Thursday, January 27, 2011

Innovation from Delphi Wiki

Implanting a bio sensor under a person's skin to monitor blood glucose and oxygen levels is a concept that is almost here. Powering such a device externally and reading the results is a technology borrowed from RFID chips and can work with a microprocessor with ample ROM and RAM. What is missing is the sensors themselves. These sensors must operate indefinitely without requiring consumable materials. One possibility is BioMatrix.
Two forces that support this concept are medical (obviously) and technical, from RFID technology and  sensors on a chip.
Governmental forces impede development in two ways: First, a "tax the rich" policy reduces the incentive for entrepreneurs to take risks on new products, since if they succeed, financial reward will be reduced. Second, increasing regulations add to the complexity of any new product, especially in medicine.
Legal forces also reduce the incentive for new medical devices since anything new in medicine is a target for lawsuits.
The Delphi method would be appropriate here with experts chosen from all related fields, especially including silicon chip designers and experts in legal medicine. Closed collaboration allows experts from competing organizations to participate without trade secret issues.

Friday, January 21, 2011

Neural Connectome

The following video may be found at http://www.ted.com/speakers/sebastian_seung.html





When I first started my quest for material on neural networks, I was afraid that there would be little  available on a computer science perspective. I am pleased to find that there is an abundance of material!
This video shows the technological challenges of pursuing the brain. The medical motivations are obvious, since if this technology can be perfected, our ability to treat and diagnose diseases  and other malfunctions of the nervous system will be greatly enhanced.
Although financial considerations exist in any research endeavor, the primary limitation in this area is lack of really brilliant people. There are many approaches to applying computer science techniques to biological neural networks, so there is plenty of room for many players.
The two points from the video that I would like to discuss are the ethical implications of this approach to defining who we are, and the technological requirements to achieve this sort of mapping for human beings.

Friday, January 14, 2011

Horizon Reports, 2009 & 2010

Does the heads up display in a military jet fighter count as Augmented Reality? In the 1950s, a "pipper" was projected on the inside of the windscreen as a computed gun sight to aid in dog fights with other aircraft. The computations took into account the relative velocities of the aircraft, projected bullet trajectories, etc.

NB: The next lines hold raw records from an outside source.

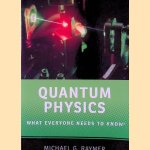 Quantum Physics: What Everyone Needs to Know door Michael Raymer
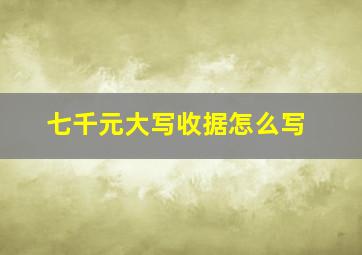 七千元大写收据怎么写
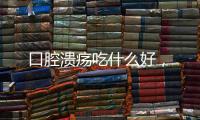 口腔潰瘍吃什么好，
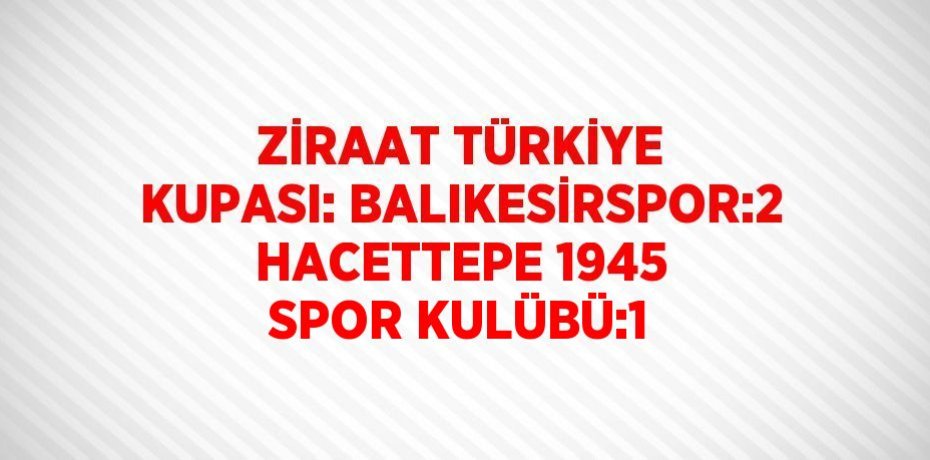 ZİRAAT TÜRKİYE KUPASI: BALIKESİRSPOR:2 HACETTEPE 1945 SPOR KULÜBÜ:1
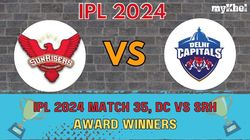 Dc Vs Srh Ipl 2024 Player Of The Match Full List Of Award Winners Post Match Presentation And Stats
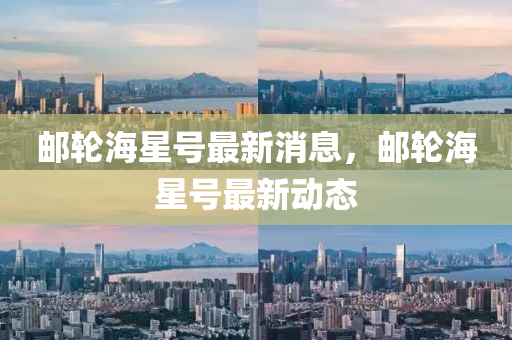 郵輪海星號最新消息，郵輪海星號最新動態(tài)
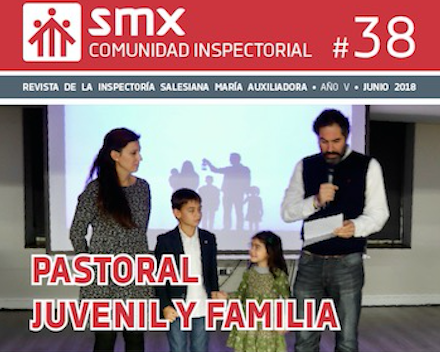 El binomio Familia y Pastoral Juvenil a debate, en SMX 38, revista inspectorial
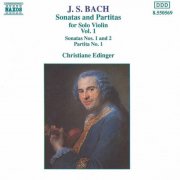 Christiane Edinger - J.S. Bach: Violin Sonatas and Partitas, Vol. 1 (1992)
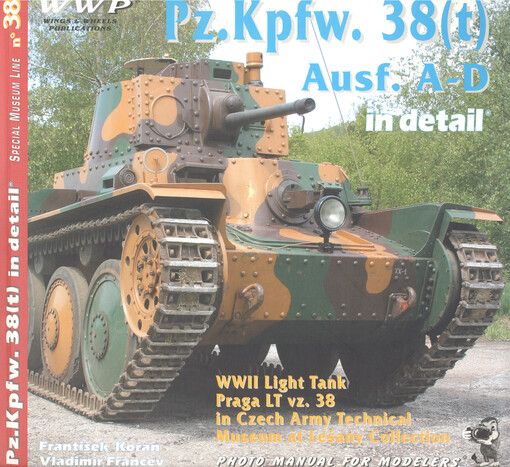 Pz.Kpfw. 38(t) Ausf. A-D in detail : Praga LT vz. 38 in Czech Army Technical Museum at Lešany : photo manual for modelers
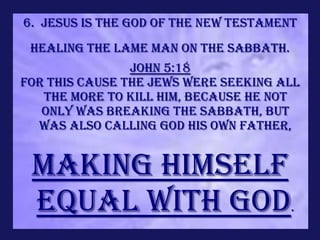 6. Jesus is the God of the new Testament
 Healing the lame man on the Sabbath.
                John 5:18
For this cause the Jews were seeking all
   the more to kill Him, because He not
   only was breaking the Sabbath, but
  was also calling God His own Father,


 making Himself
 equal with God.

Not long after that, radar displays were also projected onto the windscreen along with an artificial horizon.  The 2010 Horizon Report claims that the first examples of AR occurred in the late 1960s.

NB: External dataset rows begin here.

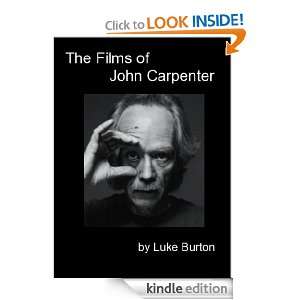 The Films of John Carpenter Luke Burton  Kindle Store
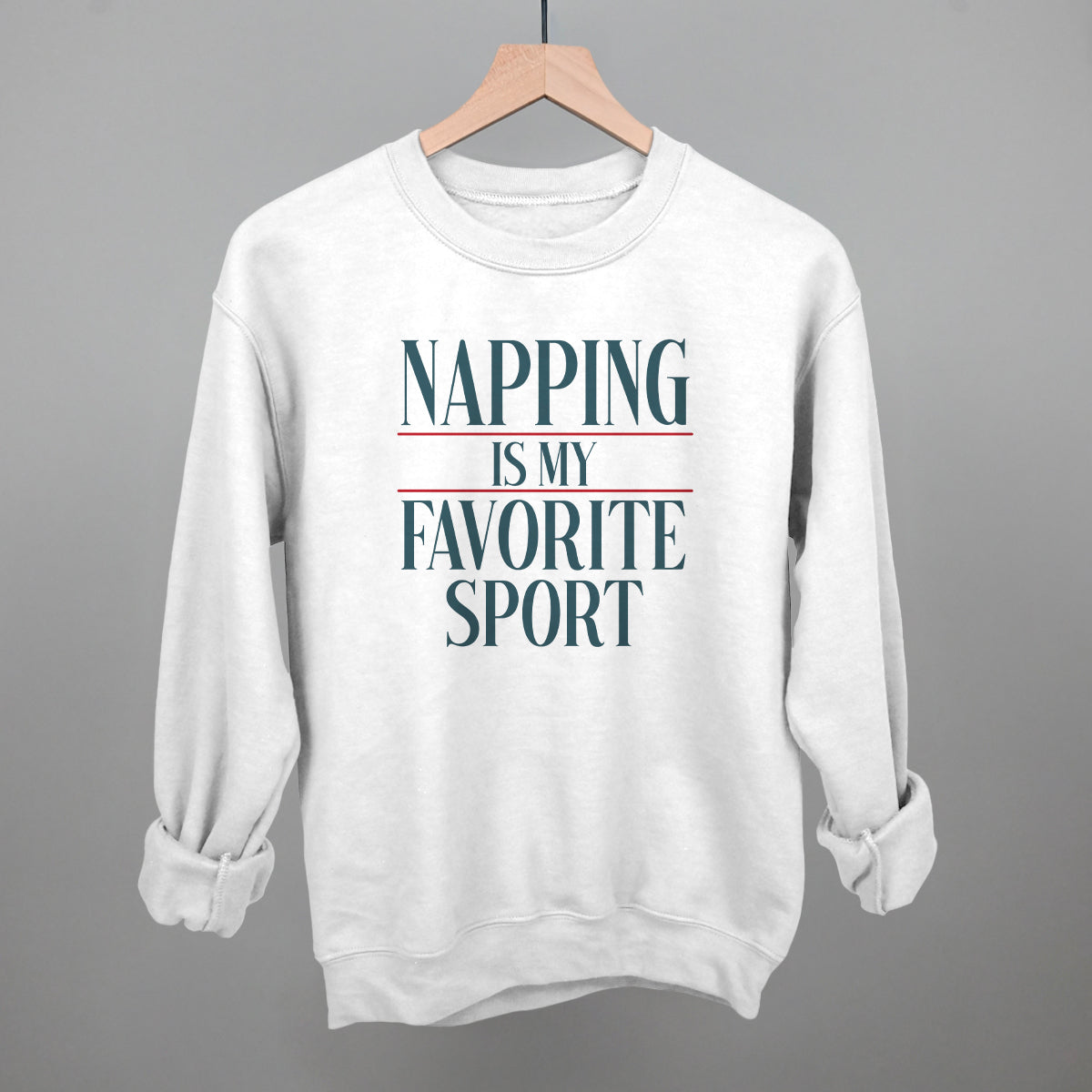 Napping Is My Favorite Sport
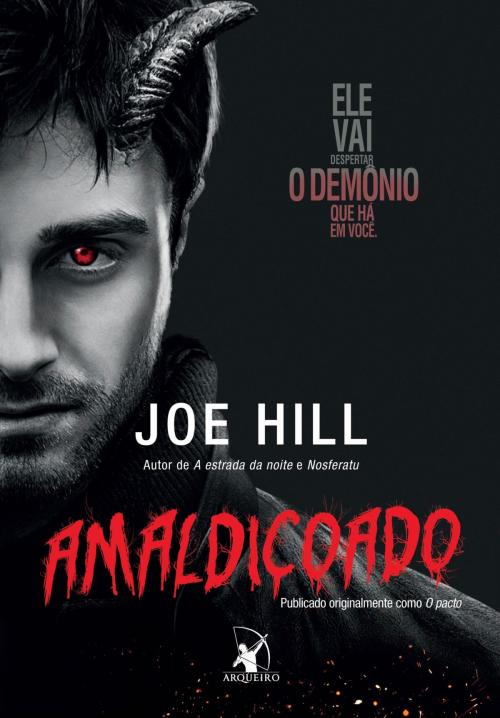 Cover of the book Amaldiçoado by Joe Hill, Arqueiro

In a modern fighter like the F-22 a great deal of study has been directed to how to display the needed information without overloading the pilot and without requiring him to shift his eyes down to the instrument panel during a tense situation. Modern researchers into augmented reality should be aware of this body of information so they do not reinvent the wheel.

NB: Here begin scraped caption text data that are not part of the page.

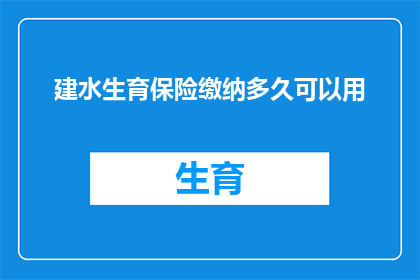 建水生育保险缴纳多久可以用(生育保险缴纳期限：多久之后可以使用？)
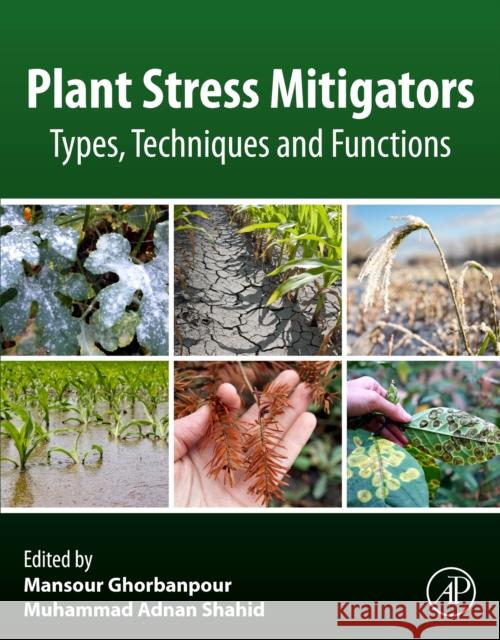 Plant Stress Mitigators: Types, Techniques and Functions Mansour Ghorbanpour Muhammad Adnan Shahid 9780323898713 Academic Press - książka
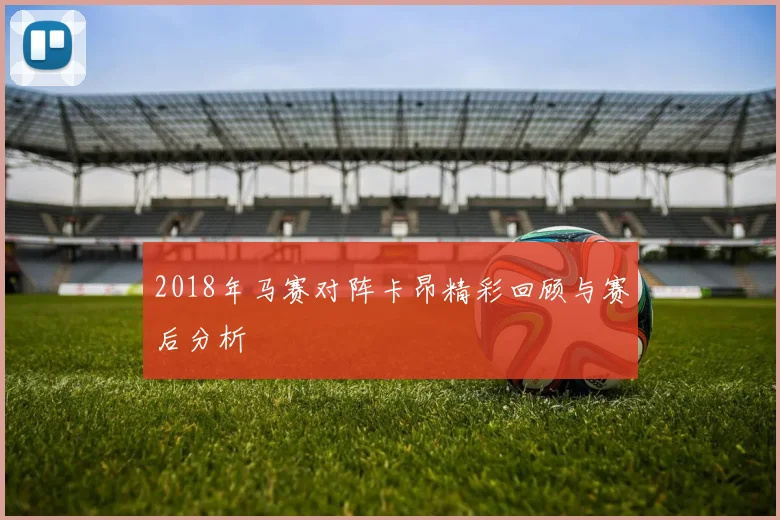 2018年马赛对阵卡昂精彩回顾与赛后分析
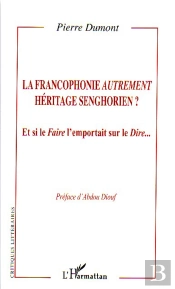 La Francophonie Autrement ; Héritage Senghorien ? Et Si Le Faire L'Emportait Sur Le Dire...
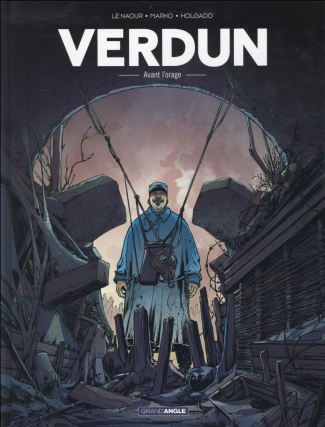 Verdun Tome 1 : Avant l'orage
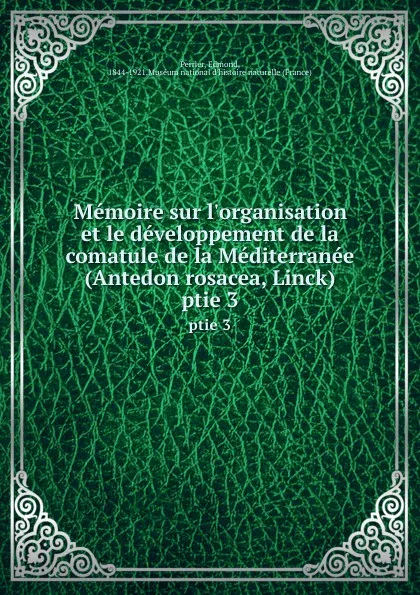 Обложка книги Memoire sur l.organisation et le developpement de la comatule de la Mediterranee (Antedon rosacea, Linck). ptie 3, Edmond Perrier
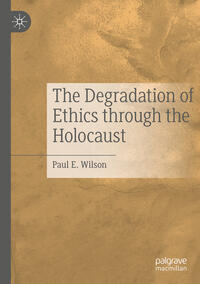 Vorderes Coverbild The Degradation of Ethics Through the Holocaust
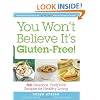 You Won't Believe It's Gluten-Free!: 500 Delicious, Foolproof Recipes for Healthy Living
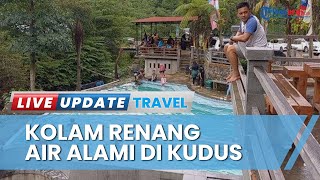 Joglo Dopang Rahtawu Kudus, Rekomendasi Tempat Wisata Unik Paduan Kuliner & Kolam Renang Air Alami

Games drive consumer versions of augmented reality, but there are obviously many other applications. Of particular interest to me are surgical techniques augmented in real time with super high resolution ultrasound. As an engineer, I know that ultrasound has a lot of potential for improvements in resolution and discrimination. If this information can be presented in 3D and real time to the surgeon, many new surgical procedures become possible.

My two favorite topics in the 2009 report, Smart Objects and Semantic-Aware applications, did not make it into the 2010 report. Smart Objects may suffer from the "solution in search of a problem" problem, while Semantic-Aware Applications may require more difficult development than was anticipated. In both cases, time-to-adoption horizon was estimated at four to five years. Our ability to predict that far into the future is questionable.